§ WHAT IS NEEDED
Using the data that follows, return exactly the lines from the one that contains "- Các điều kiện và đặc điểm cụ thể của vùng." through the one that contains "intersection delay methodology", ends included.

§ Saved data entries
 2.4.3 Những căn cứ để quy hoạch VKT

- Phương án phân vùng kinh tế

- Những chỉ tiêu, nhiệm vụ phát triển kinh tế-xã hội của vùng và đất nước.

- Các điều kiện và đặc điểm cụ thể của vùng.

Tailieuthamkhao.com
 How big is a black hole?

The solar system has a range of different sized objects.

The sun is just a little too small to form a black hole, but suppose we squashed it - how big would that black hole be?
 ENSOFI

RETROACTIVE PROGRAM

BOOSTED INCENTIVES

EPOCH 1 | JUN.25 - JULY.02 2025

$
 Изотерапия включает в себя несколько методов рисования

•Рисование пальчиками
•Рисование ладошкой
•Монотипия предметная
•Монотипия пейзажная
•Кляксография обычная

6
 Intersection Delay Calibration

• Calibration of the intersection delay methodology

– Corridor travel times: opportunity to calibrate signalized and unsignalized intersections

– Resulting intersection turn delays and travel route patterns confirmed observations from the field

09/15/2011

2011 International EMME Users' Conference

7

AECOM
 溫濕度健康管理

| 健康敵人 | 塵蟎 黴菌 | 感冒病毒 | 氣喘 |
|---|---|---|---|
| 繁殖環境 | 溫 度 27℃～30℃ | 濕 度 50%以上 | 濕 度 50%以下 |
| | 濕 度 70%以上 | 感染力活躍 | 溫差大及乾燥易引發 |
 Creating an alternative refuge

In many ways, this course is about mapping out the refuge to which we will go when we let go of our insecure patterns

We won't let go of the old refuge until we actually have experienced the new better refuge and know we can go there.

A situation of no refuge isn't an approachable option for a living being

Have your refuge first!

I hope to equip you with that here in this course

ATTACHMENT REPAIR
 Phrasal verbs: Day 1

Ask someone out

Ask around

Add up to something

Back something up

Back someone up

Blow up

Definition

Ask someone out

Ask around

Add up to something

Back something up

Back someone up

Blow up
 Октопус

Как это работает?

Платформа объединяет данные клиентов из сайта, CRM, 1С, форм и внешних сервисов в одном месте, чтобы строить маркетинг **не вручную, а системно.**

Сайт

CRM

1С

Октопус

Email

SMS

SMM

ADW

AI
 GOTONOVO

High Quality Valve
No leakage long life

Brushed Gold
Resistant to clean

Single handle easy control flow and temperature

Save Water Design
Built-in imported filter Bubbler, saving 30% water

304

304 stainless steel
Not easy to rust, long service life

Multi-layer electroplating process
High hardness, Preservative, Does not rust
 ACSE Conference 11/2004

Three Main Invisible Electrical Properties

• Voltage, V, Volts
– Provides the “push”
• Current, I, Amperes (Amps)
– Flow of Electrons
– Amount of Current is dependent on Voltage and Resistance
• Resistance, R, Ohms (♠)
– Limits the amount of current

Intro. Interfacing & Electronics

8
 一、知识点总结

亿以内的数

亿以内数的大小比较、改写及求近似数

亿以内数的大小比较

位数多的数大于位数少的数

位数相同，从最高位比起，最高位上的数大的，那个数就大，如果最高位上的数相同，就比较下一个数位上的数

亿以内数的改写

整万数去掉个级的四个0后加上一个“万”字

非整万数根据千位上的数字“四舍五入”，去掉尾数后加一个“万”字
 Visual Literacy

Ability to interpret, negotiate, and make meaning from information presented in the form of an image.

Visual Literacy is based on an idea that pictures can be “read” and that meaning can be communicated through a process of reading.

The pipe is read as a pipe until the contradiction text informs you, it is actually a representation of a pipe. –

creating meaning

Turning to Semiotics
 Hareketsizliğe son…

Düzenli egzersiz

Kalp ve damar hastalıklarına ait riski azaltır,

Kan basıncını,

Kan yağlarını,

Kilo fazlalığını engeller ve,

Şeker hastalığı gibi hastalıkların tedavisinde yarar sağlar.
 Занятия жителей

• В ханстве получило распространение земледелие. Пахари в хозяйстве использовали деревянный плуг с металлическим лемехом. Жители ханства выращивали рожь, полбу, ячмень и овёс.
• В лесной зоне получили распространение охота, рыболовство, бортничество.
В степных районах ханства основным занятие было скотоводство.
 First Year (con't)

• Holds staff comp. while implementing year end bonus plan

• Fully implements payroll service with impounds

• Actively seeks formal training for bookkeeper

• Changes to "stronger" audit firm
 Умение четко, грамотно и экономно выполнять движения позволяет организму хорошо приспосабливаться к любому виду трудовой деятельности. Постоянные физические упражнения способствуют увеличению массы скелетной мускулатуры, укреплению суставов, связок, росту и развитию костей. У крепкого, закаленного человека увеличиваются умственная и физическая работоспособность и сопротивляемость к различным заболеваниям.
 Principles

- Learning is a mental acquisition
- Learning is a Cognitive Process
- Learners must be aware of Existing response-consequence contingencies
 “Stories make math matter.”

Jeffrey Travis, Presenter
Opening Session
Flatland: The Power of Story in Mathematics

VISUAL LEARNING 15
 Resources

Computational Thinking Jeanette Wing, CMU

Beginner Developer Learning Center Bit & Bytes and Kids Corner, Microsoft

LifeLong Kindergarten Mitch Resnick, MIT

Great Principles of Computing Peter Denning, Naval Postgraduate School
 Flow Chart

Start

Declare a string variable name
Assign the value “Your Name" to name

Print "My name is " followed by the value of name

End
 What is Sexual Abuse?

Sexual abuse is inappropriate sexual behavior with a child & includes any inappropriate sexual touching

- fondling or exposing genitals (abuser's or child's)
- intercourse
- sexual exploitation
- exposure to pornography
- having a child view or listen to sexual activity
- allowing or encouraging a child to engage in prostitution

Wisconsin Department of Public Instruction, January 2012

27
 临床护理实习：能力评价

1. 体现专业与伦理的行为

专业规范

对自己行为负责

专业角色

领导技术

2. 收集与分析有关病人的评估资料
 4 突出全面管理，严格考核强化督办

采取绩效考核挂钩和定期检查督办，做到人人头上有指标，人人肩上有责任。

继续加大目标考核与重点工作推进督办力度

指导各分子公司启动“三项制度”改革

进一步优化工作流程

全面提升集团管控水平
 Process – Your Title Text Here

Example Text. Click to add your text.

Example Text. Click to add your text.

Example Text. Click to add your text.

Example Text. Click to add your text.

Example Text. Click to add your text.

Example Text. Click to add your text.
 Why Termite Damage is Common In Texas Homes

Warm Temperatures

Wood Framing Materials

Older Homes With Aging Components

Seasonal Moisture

§ RESPONSE TO THIS EXERCISE
- Các điều kiện và đặc điểm cụ thể của vùng.

Tailieuthamkhao.com
 How big is a black hole?

The solar system has a range of different sized objects.

The sun is just a little too small to form a black hole, but suppose we squashed it - how big would that black hole be?
 ENSOFI

RETROACTIVE PROGRAM

BOOSTED INCENTIVES

EPOCH 1 | JUN.25 - JULY.02 2025

$
 Изотерапия включает в себя несколько методов рисования

•Рисование пальчиками
•Рисование ладошкой
•Монотипия предметная
•Монотипия пейзажная
•Кляксография обычная

6
 Intersection Delay Calibration

• Calibration of the intersection delay methodology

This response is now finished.